## WHAT THIS TASK INVOLVES:
Using the entries that follow, give the number of lines containing the string "frame". Write nothing besides that number.

________

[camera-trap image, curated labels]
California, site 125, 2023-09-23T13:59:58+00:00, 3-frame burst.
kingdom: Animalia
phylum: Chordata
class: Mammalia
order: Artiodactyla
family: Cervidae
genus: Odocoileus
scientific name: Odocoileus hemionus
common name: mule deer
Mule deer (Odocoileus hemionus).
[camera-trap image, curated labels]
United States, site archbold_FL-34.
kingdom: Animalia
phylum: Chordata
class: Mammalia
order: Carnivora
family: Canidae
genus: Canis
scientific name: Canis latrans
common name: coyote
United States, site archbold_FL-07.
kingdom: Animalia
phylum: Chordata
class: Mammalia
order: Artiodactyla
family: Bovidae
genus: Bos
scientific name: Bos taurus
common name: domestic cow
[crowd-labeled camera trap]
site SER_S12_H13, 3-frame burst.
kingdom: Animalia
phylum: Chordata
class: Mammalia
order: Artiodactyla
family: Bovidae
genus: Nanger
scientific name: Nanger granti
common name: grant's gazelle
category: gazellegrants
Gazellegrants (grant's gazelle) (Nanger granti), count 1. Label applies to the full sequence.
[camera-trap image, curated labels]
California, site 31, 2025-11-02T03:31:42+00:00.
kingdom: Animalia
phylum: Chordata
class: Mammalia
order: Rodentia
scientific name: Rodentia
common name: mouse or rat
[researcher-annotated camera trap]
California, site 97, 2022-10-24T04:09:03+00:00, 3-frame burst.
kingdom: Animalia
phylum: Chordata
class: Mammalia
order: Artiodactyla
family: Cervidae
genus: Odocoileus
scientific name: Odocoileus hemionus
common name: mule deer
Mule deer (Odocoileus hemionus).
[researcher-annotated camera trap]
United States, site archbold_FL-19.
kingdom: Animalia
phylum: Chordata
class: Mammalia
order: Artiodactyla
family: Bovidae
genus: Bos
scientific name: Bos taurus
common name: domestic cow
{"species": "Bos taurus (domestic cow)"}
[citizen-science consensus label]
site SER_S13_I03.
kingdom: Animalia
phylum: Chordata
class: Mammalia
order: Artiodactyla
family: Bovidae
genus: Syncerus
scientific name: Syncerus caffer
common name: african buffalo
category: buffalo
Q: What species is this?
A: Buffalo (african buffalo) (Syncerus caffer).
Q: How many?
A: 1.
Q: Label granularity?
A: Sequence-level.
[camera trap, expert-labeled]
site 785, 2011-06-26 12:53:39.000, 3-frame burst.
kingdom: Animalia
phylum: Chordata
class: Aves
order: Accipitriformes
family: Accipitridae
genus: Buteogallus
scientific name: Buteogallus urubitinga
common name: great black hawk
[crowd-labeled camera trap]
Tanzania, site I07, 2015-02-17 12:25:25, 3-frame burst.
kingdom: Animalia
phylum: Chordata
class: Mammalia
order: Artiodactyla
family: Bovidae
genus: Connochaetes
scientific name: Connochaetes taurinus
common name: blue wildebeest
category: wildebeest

________

## ANSWER TO THIS EXERCISE:
5